--- YOUR GOAL ---
The response should contain all of the records, copied exactly, and none of the images.

# # #

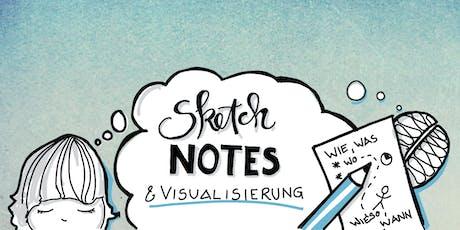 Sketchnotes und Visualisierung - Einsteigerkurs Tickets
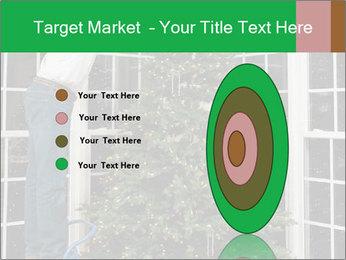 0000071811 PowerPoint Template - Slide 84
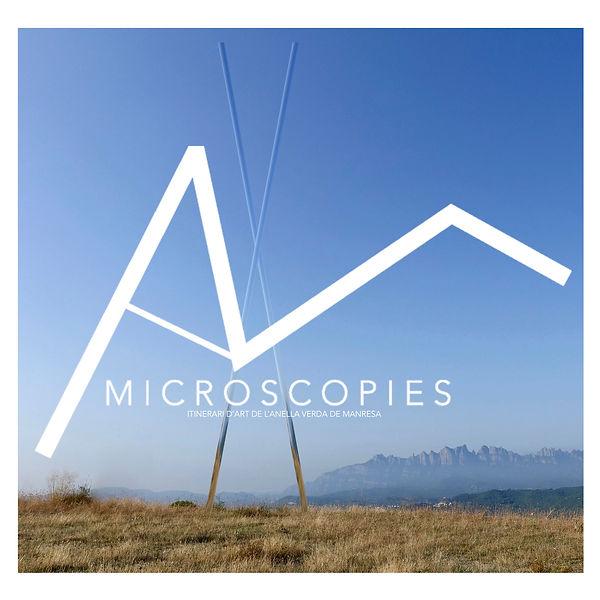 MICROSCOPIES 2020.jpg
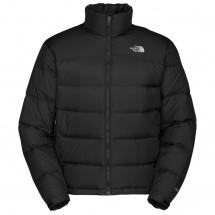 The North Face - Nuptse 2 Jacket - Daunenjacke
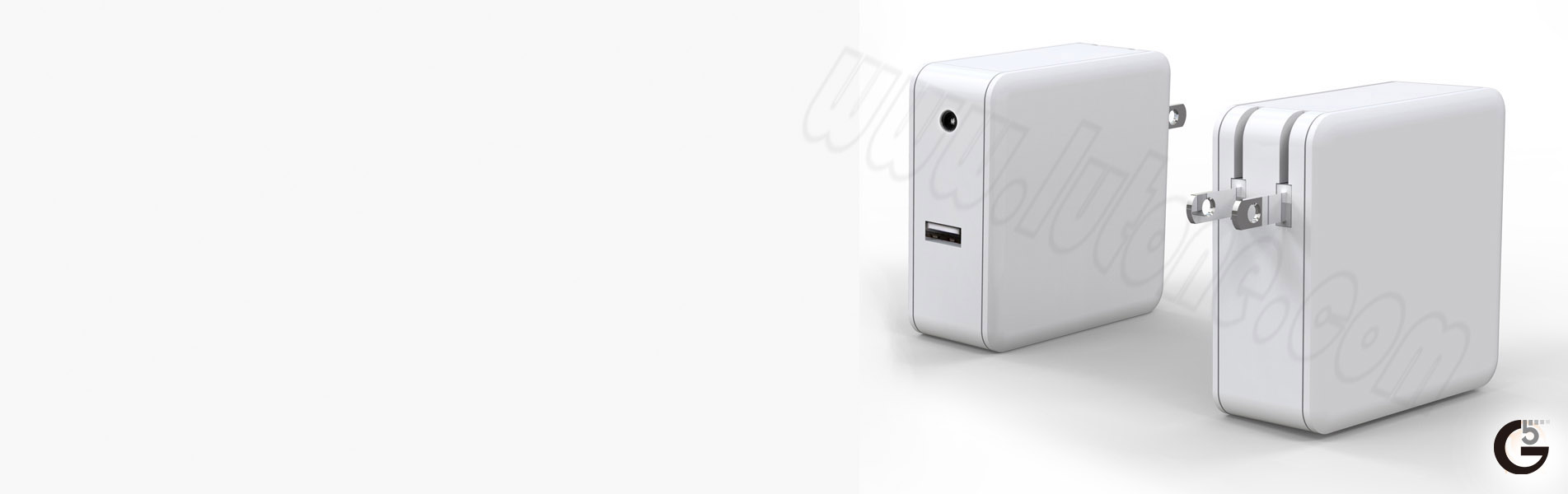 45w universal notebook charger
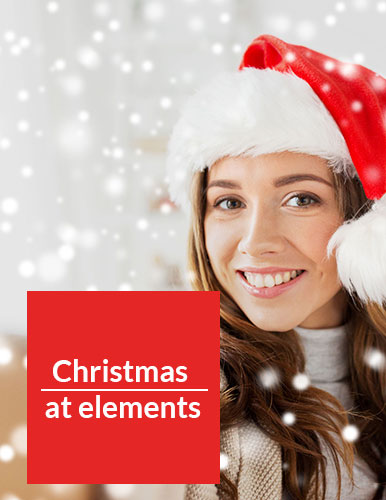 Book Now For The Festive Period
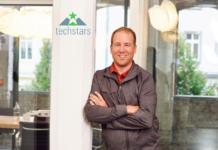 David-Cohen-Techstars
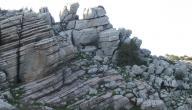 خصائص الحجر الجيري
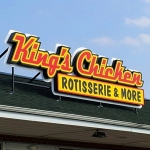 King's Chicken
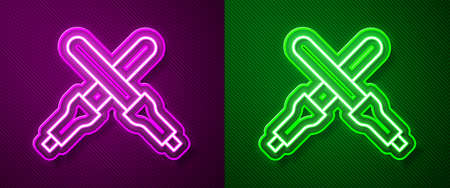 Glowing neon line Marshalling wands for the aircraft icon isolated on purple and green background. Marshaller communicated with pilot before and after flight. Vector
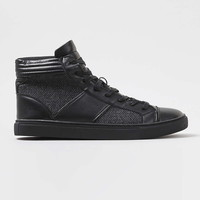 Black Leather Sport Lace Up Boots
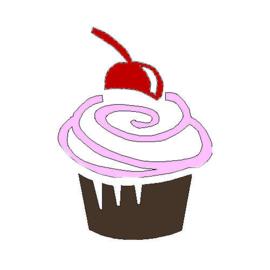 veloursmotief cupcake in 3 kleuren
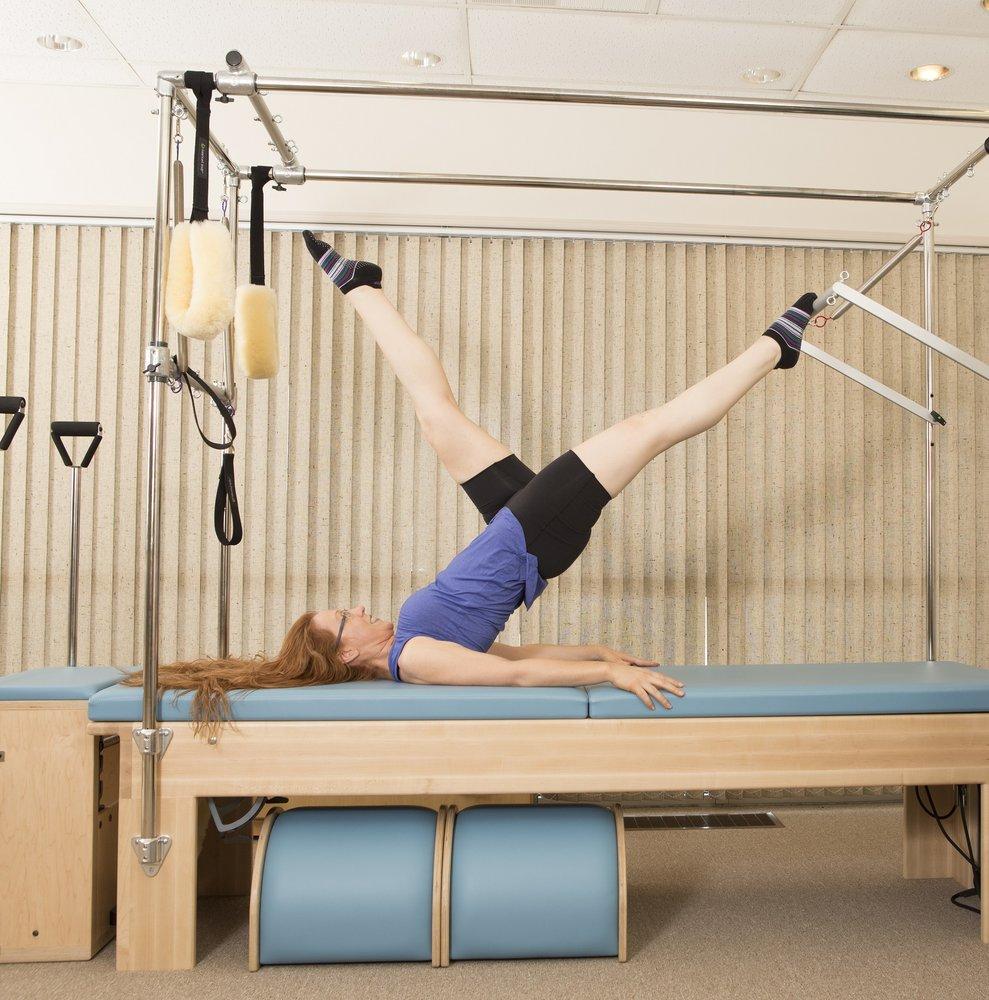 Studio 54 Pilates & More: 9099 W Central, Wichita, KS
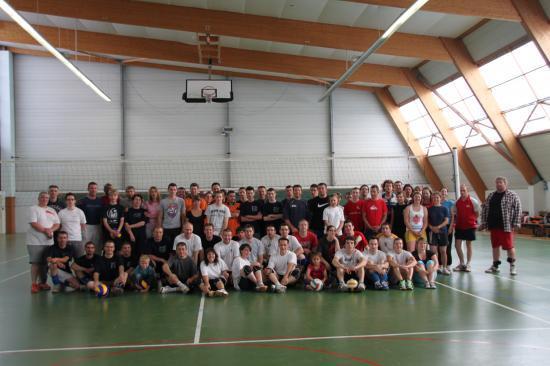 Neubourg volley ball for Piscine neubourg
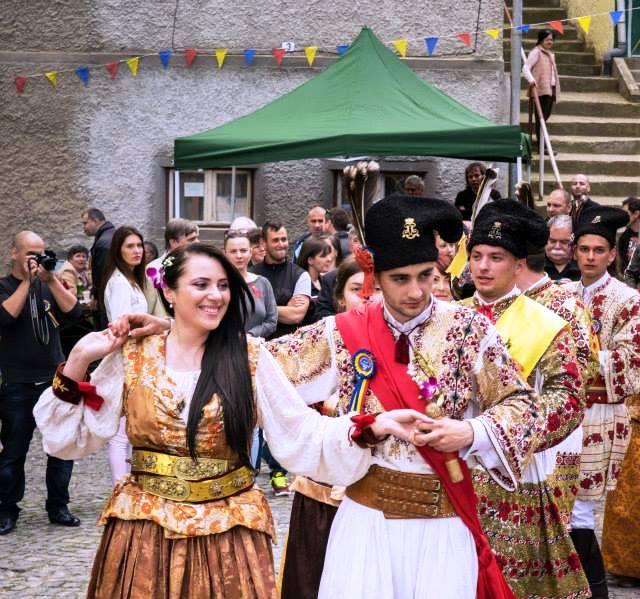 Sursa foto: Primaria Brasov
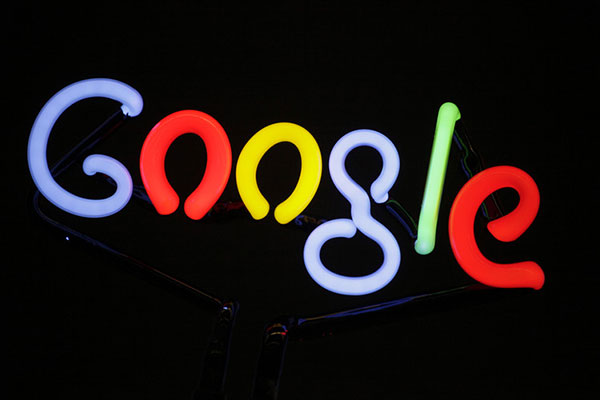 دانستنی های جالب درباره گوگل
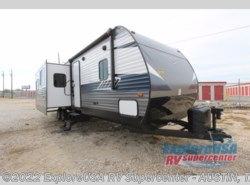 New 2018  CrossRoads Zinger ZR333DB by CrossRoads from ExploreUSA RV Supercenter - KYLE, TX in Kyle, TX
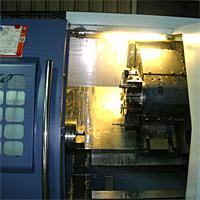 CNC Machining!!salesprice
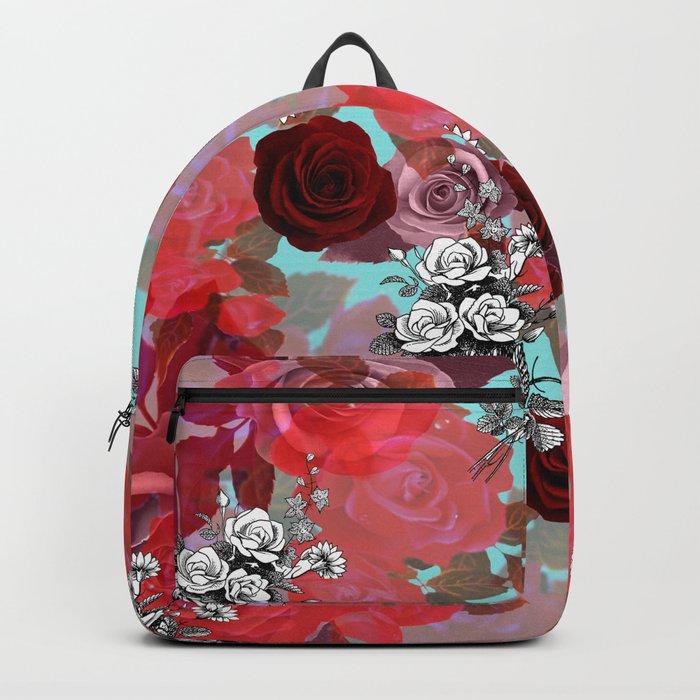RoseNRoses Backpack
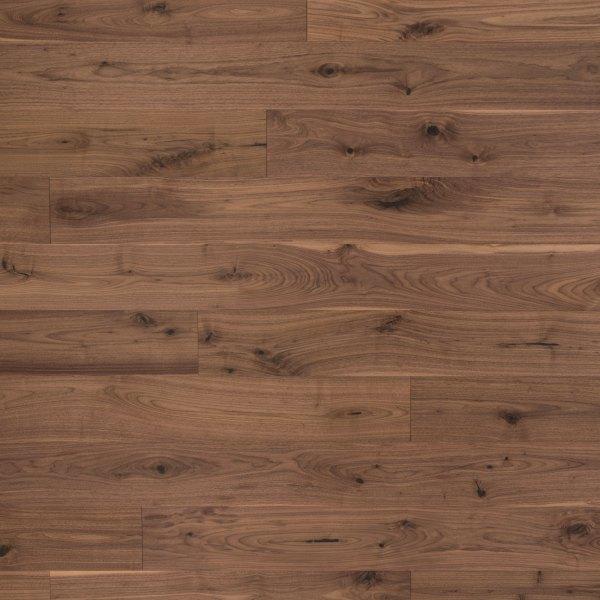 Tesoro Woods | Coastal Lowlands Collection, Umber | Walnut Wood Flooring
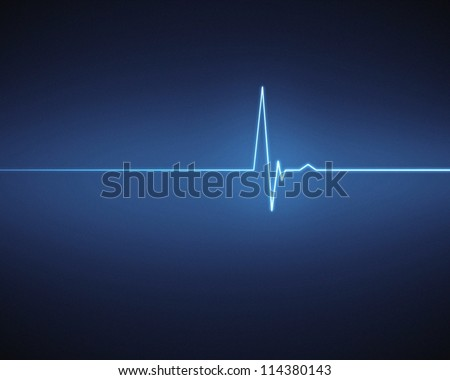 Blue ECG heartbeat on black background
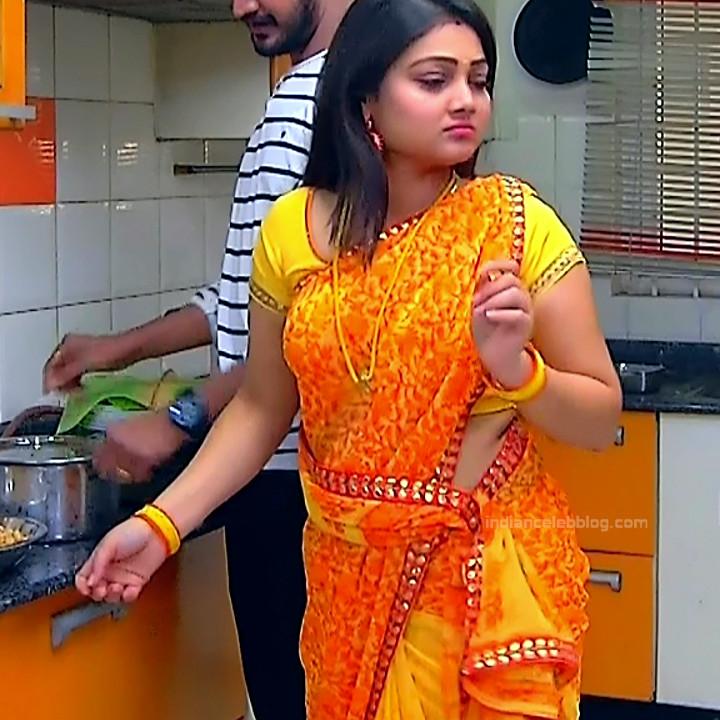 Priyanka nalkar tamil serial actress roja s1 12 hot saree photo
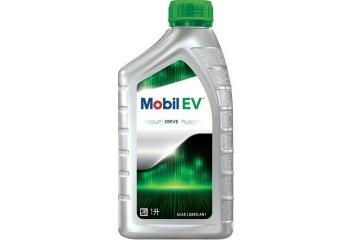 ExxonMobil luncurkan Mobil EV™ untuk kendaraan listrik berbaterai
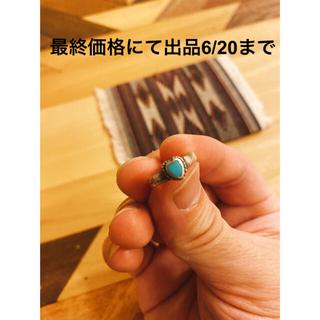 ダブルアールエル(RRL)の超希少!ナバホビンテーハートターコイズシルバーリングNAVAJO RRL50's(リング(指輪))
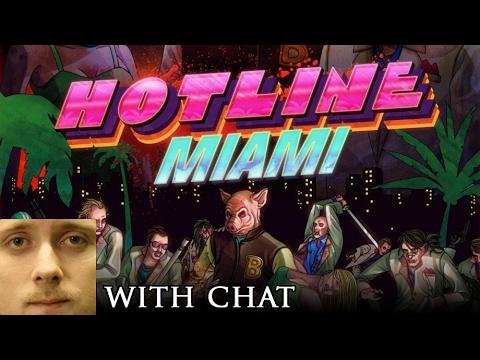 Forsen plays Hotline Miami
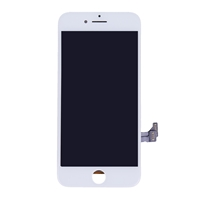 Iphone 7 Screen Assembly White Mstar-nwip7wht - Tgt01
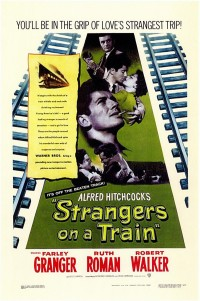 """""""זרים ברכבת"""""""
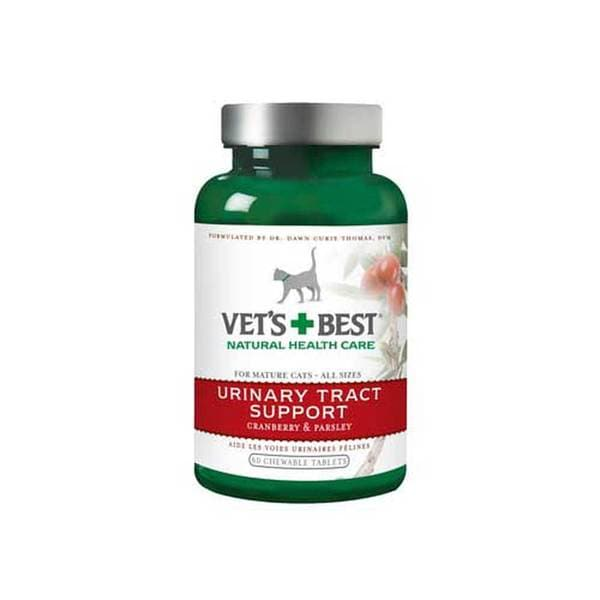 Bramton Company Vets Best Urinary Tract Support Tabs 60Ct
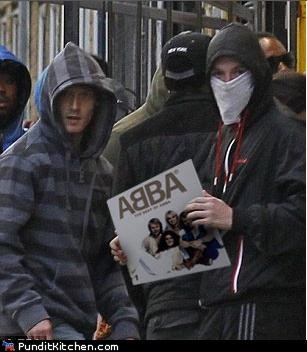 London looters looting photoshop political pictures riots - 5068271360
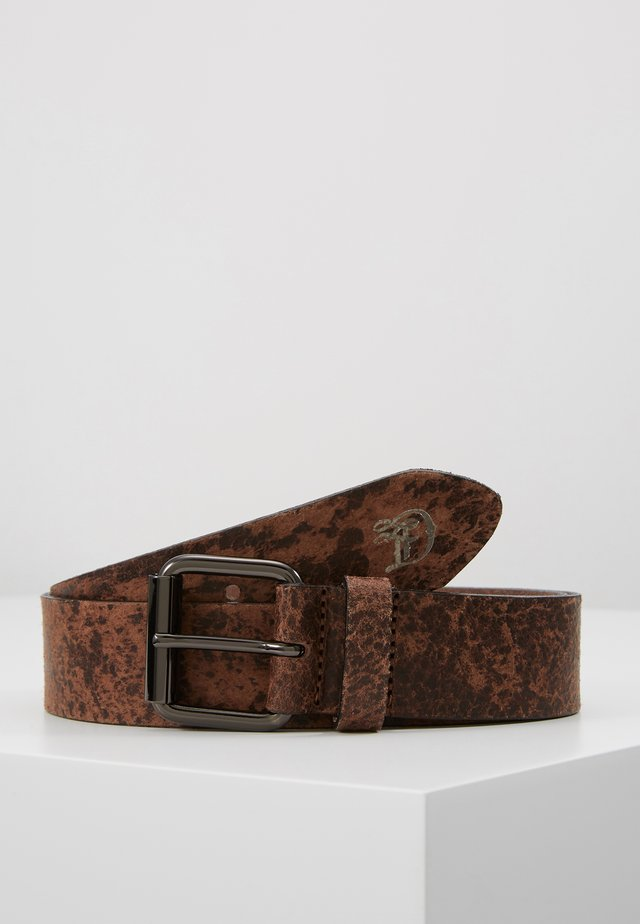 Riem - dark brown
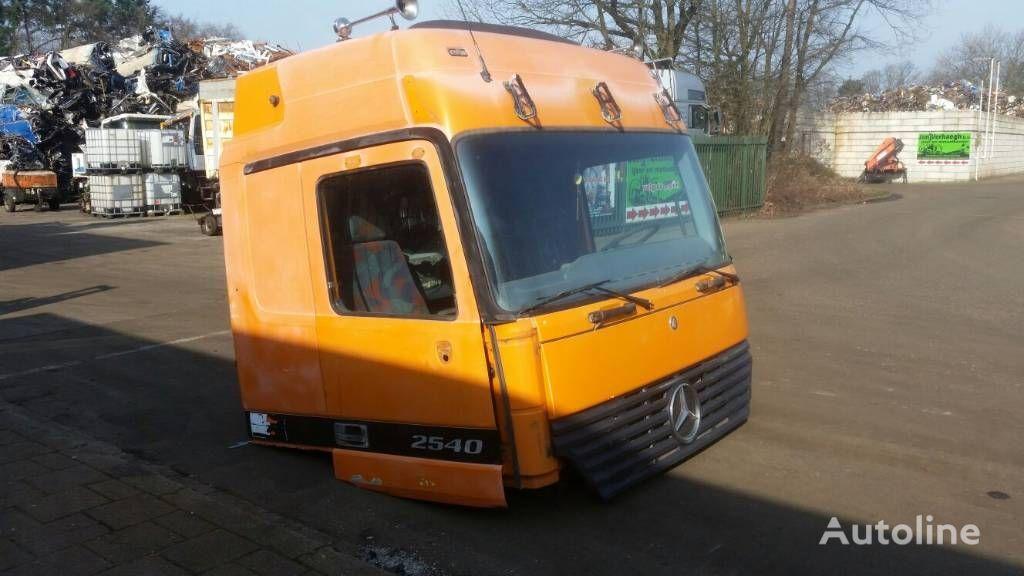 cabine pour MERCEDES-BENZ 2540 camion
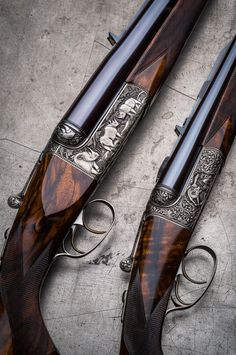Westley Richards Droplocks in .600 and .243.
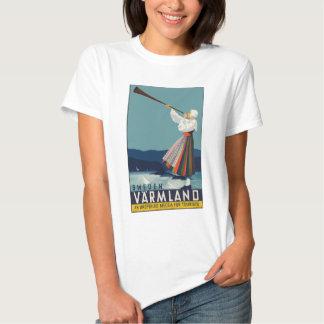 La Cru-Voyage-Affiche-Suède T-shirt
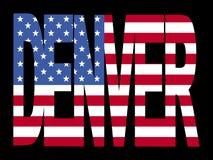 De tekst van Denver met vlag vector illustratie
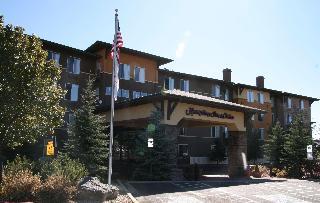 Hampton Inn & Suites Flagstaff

# # #

--- ANSWER AREA ---
 Sketchnotes und Visualisierung - Einsteigerkurs Tickets
 0000071811 PowerPoint Template - Slide 84
 MICROSCOPIES 2020.jpg
 The North Face - Nuptse 2 Jacket - Daunenjacke
 45w universal notebook charger
 Book Now For The Festive Period
 David-Cohen-Techstars
 خصائص الحجر الجيري
 King's Chicken
 Glowing neon line Marshalling wands for the aircraft icon isolated on purple and green background. Marshaller communicated with pilot before and after flight. Vector
 Black Leather Sport Lace Up Boots
 veloursmotief cupcake in 3 kleuren
 Studio 54 Pilates & More: 9099 W Central, Wichita, KS
 Neubourg volley ball for Piscine neubourg
 Sursa foto: Primaria Brasov
 دانستنی های جالب درباره گوگل
 New 2018  CrossRoads Zinger ZR333DB by CrossRoads from ExploreUSA RV Supercenter - KYLE, TX in Kyle, TX
 CNC Machining!!salesprice
RoseNRoses Backpack
 Tesoro Woods | Coastal Lowlands Collection, Umber | Walnut Wood Flooring
 Blue ECG heartbeat on black background
 Priyanka nalkar tamil serial actress roja s1 12 hot saree photo
 ExxonMobil luncurkan Mobil EV™ untuk kendaraan listrik berbaterai
 ダブルアールエル(RRL)の超希少!ナバホビンテーハートターコイズシルバーリングNAVAJO RRL50's(リング(指輪))
 Forsen plays Hotline Miami
 Iphone 7 Screen Assembly White Mstar-nwip7wht - Tgt01
 """""""זרים ברכבת"""""""
 Bramton Company Vets Best Urinary Tract Support Tabs 60Ct
 London looters looting photoshop political pictures riots - 5068271360
 Riem - dark brown
 cabine pour MERCEDES-BENZ 2540 camion
Westley Richards Droplocks in .600 and .243.
 La Cru-Voyage-Affiche-Suède T-shirt
 De tekst van Denver met vlag vector illustratie
 Hampton Inn & Suites Flagstaff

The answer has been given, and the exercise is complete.